● What is being asked
Set down the material below word for word, excluding the pictures.

:: Material supplied

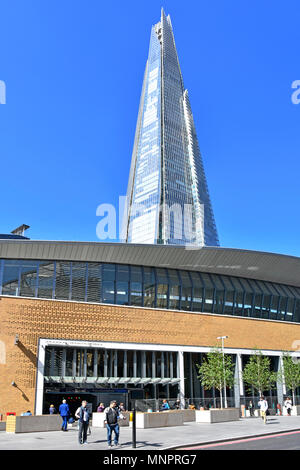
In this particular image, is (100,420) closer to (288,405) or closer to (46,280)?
(46,280)

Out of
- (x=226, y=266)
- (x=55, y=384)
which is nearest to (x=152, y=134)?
(x=226, y=266)

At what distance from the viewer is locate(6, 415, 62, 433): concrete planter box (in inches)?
879

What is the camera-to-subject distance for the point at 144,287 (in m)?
37.8

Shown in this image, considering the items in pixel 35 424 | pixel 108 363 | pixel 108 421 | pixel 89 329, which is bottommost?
pixel 35 424

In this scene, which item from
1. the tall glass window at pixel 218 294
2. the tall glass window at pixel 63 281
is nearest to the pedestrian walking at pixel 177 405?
the tall glass window at pixel 218 294

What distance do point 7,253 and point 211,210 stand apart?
6048 inches

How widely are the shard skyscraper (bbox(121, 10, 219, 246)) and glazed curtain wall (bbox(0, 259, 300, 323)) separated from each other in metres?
108

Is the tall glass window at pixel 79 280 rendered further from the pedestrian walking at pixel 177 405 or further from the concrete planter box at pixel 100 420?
the pedestrian walking at pixel 177 405

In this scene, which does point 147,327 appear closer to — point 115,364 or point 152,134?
point 115,364

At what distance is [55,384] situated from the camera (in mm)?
31469

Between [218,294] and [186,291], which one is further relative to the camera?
[218,294]

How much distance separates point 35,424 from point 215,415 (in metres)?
11.6

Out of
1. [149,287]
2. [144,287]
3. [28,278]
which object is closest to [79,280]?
[28,278]

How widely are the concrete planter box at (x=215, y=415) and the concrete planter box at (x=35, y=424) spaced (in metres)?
9.46
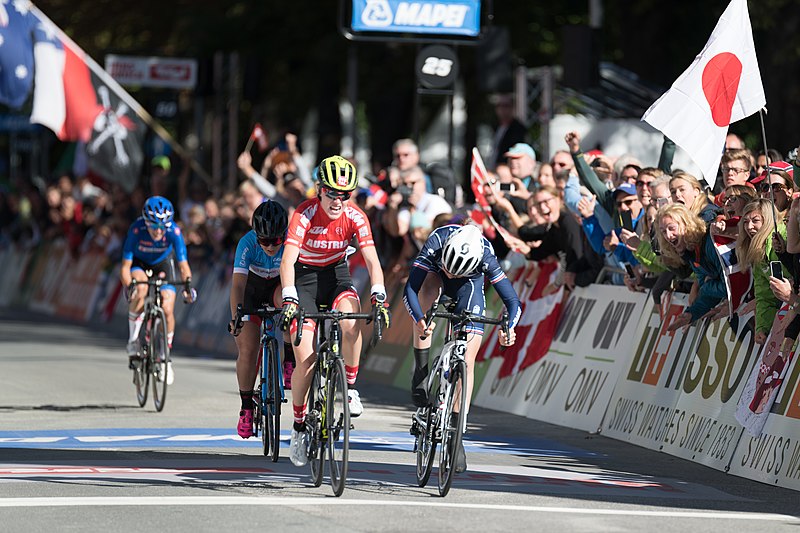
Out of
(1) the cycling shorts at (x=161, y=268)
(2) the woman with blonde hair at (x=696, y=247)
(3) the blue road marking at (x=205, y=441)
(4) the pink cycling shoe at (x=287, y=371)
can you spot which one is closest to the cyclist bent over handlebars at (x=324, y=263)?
(4) the pink cycling shoe at (x=287, y=371)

::::

● Result of this task
In this particular image, is (100,420) closer to (288,405) or closer to (46,280)?
(46,280)

Out of
- (x=226, y=266)
- (x=55, y=384)
which is nearest to (x=152, y=134)?
(x=226, y=266)

At what distance from the viewer is locate(6, 415, 62, 433): concrete planter box (in inches)?
879

What is the camera-to-subject distance for the point at 144,287 (in m)?
37.8

Shown in this image, considering the items in pixel 35 424 | pixel 108 363 | pixel 108 421 | pixel 89 329, which is bottommost?
pixel 35 424

In this scene, which item from
1. the tall glass window at pixel 218 294
2. the tall glass window at pixel 63 281
is nearest to the pedestrian walking at pixel 177 405?
the tall glass window at pixel 218 294

What distance do point 7,253 and point 211,210 stand apart?
6048 inches

How widely are the shard skyscraper (bbox(121, 10, 219, 246)) and glazed curtain wall (bbox(0, 259, 300, 323)) separated from each other in metres?
108

Is the tall glass window at pixel 79 280 rendered further from the pedestrian walking at pixel 177 405 or further from the concrete planter box at pixel 100 420?
the pedestrian walking at pixel 177 405

In this scene, which does point 147,327 appear closer to — point 115,364 or point 152,134?
point 115,364

At what distance is [55,384] situated from the camera (in mm)?
31469

Between [218,294] and [186,291], which one is further relative to the camera?
[218,294]

How much distance separates point 35,424 from point 215,415 (in metres)?
11.6

Out of
1. [149,287]
2. [144,287]
3. [28,278]
which object is closest to [79,280]?
[28,278]

How widely are the concrete planter box at (x=215, y=415) and the concrete planter box at (x=35, y=424) spaced (in metres)?
9.46
Out of
(1) the cycling shorts at (x=161, y=268)
(2) the woman with blonde hair at (x=696, y=247)
(3) the blue road marking at (x=205, y=441)
(4) the pink cycling shoe at (x=287, y=371)
can you spot which one is closest to the cyclist bent over handlebars at (x=324, y=263)?
(4) the pink cycling shoe at (x=287, y=371)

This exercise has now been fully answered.